学業を修めて就職する。学業を修めたからといって、すべてを習得したということはないのだろう。この世の「知」を知るということはどれだけ時間があっても足りないのかもしれない。
就職し社会に出れば、「なぜ」と思うことがたくさん出てくる。仕事をすれば「知」の不足を感じることもある。そんなことから「学び」の機会が生まれるのだろう。知を探究し始め、興味を持つと、終わりがないのかもしれない。
「仕えて優なれば、則ち学ぶ。学びて優なれば則ち仕う」
その「知」を活かせば、そこから価値が生まれる。知を活かすことが仕事ということなのだろう。

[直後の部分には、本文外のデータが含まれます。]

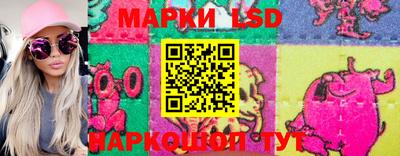 героин Мариинск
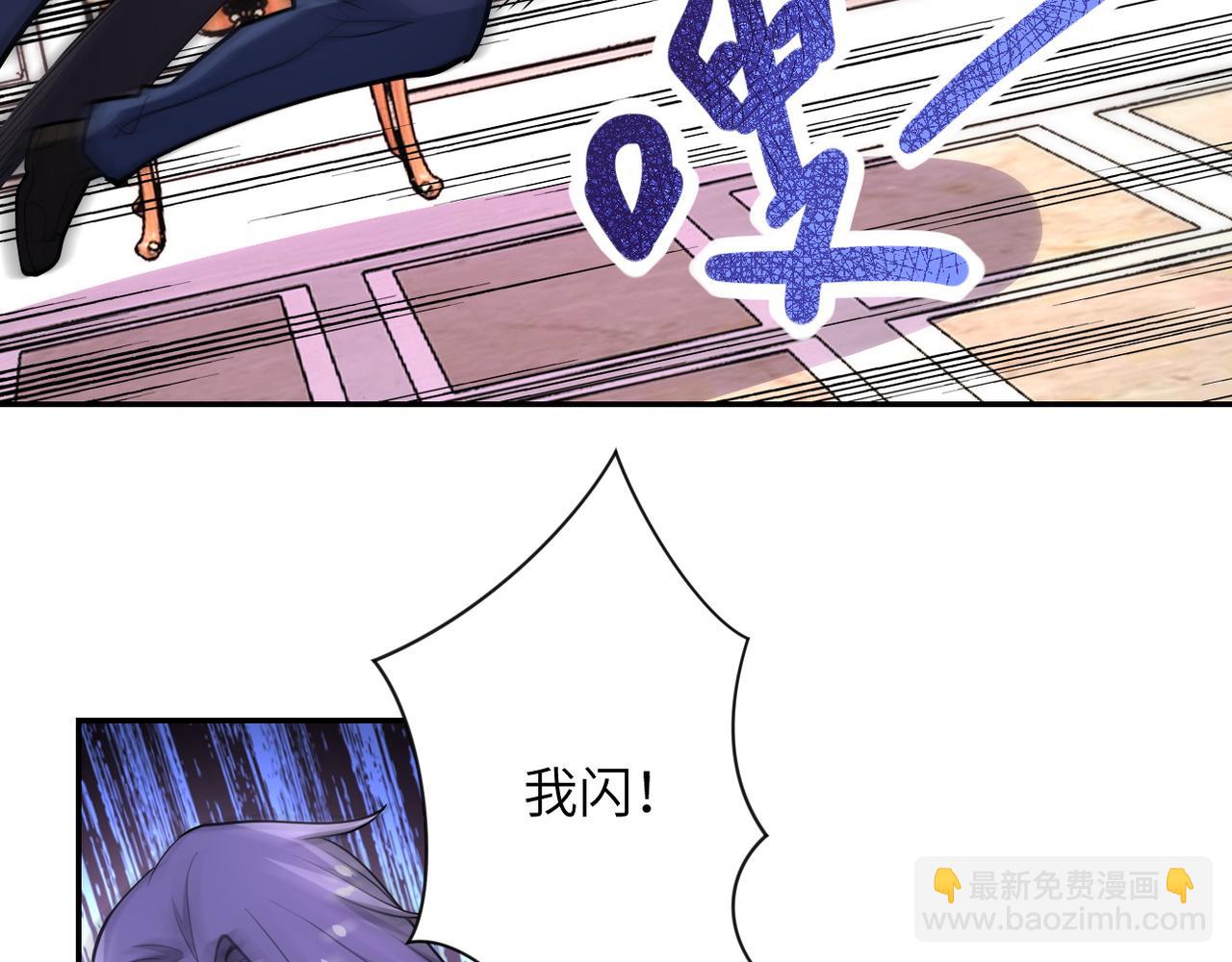 末世超級系統 - 第144話 怪物(2/3) - 4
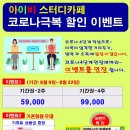 아이비스터디카페 이미지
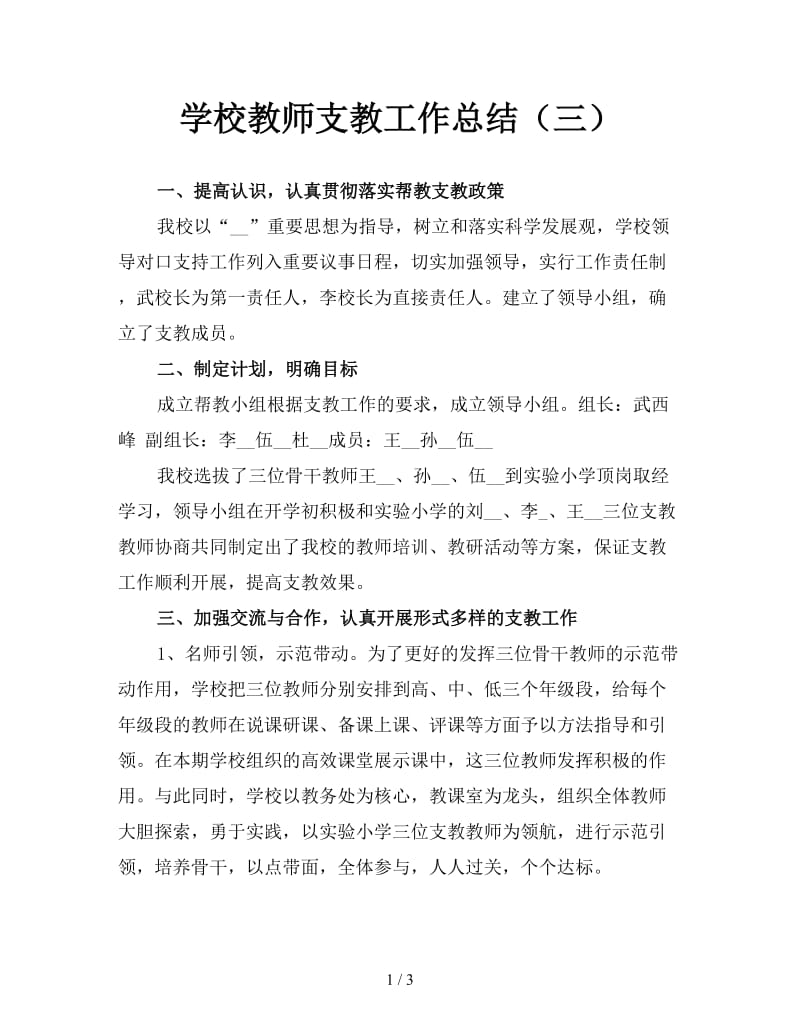 学校教师支教工作总结（三）.doc_第1页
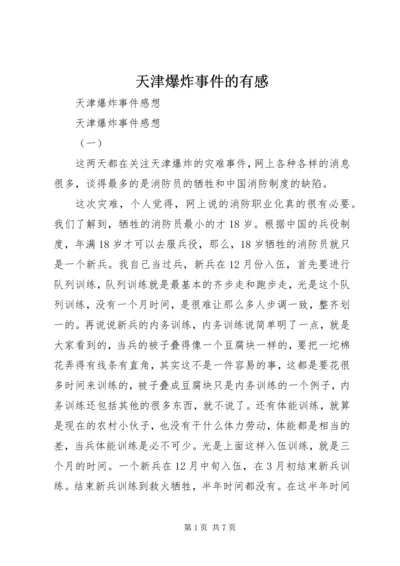 天津爆炸事件的有感 (3).docx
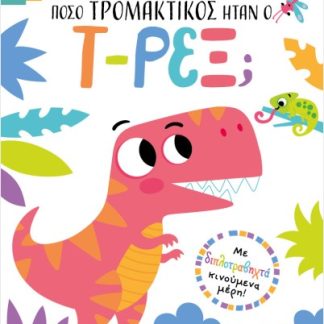 ΤΡΑΒΑ ΚΑΙ ΒΡΕΣ: ΠΟΣΟ ΤΡΟΜΑΚΤΙΚΟΣ ΗΤΑΝ Ο Τ-ΡΕΞ;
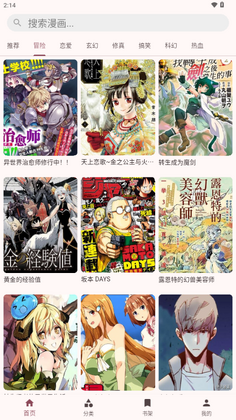 兔绘屋app官方版截图2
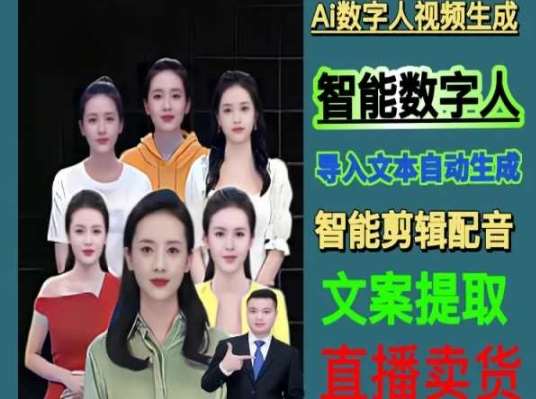 伍老师Ai数字人快速剪辑制作以及变现视频课-悟空知识星球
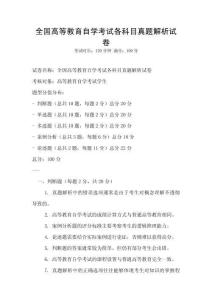 全國高等教育自學考試各科目真題解析試卷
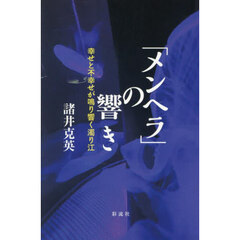 「メンヘラ」の響き　幸せと不幸せが鳴り響く濁り江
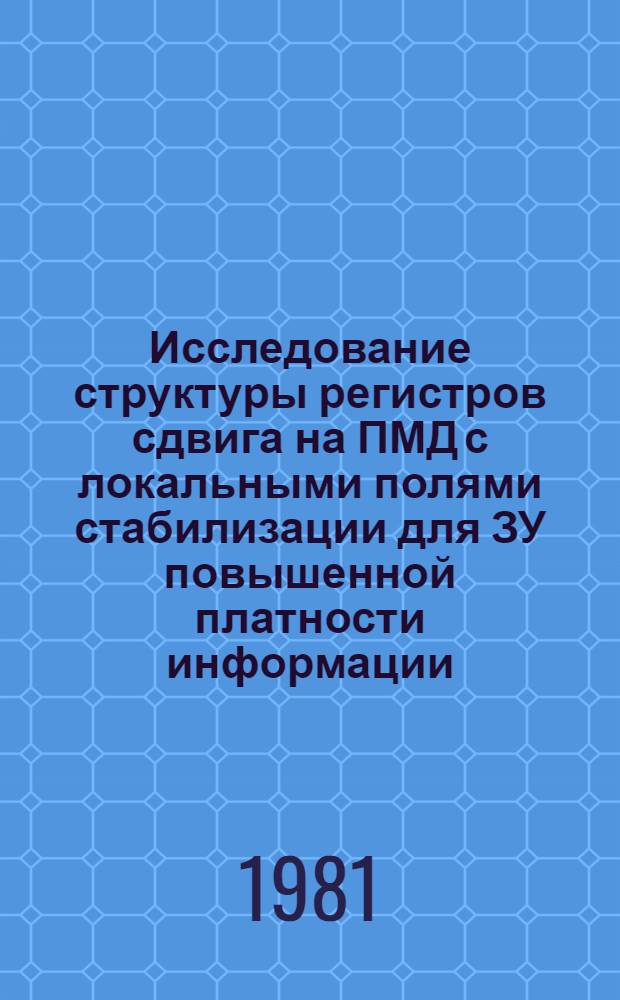 Исследование структуры регистров сдвига на ПМД с локальными полями стабилизации для ЗУ повышенной платности информации : Автореф. дис. на соиск. учен. степ. канд. техн. наук : (05.13.05)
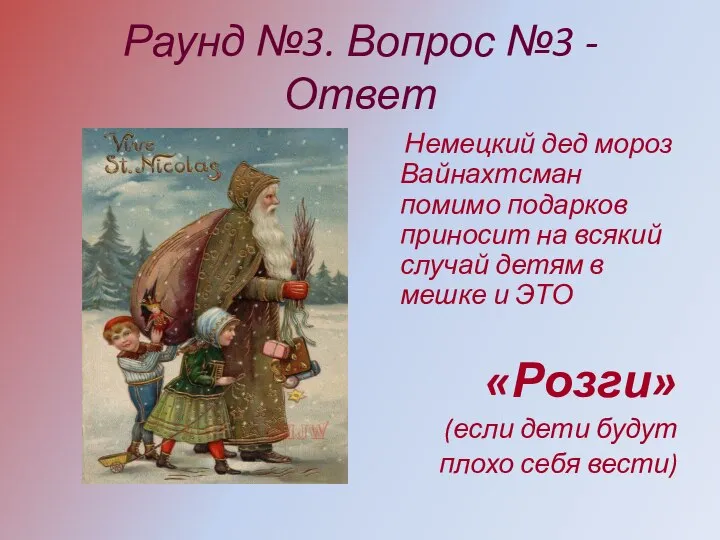 Раунд №3. Вопрос №3 - Ответ Немецкий дед мороз Вайнахтсман помимо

人手不足、人材不足が指摘される。学業と社会のミスマッチなのだろうか。
不足を充当する「知」を得れば、仕事を得、社会に貢献ができる。仕事を得て、余裕が生まれれば、さらに知を探求し、それを学ぶ。そうして「知」は蓄積されていき、それを活かそうとすれば、キャリアアップも可能ということなのだろう。
しかし、現実の世界ではなかなかそうはいかない。なかなか余裕を持てないのが現実の社会なのかもしれない。
「之を知る者は、之を好む者に如(し)からず。之を好む者は、之を楽しむ者に如からず」
「知」は客体の認識、「好」は客体への傾斜つまり関心、そして、「楽」は客体の中に入ってあるいはそれと一体化して安住することであろうと桑原は解説する。
最初の二段階を経て、はじめて第三段階の安らぎの理想境に達することができる。
しかし、安らぎを得ると、不思議にまた、次への関心が生まれたりするのだろう。人の欲求には終わりがないのかもしれないし、「安らぎ」を認識することが最も大切なことでもあるのだろう。
「子夏」、姓は卜(ぼく)、名は商。孔子より44歳若く、孔子学団の年少グループ中の有力者。文学にすぐれた、つまり最高の文献学者だったという。孔子晩年の弟子。孔門十哲の一人。後に魏の文侯に招かれ、その師となる。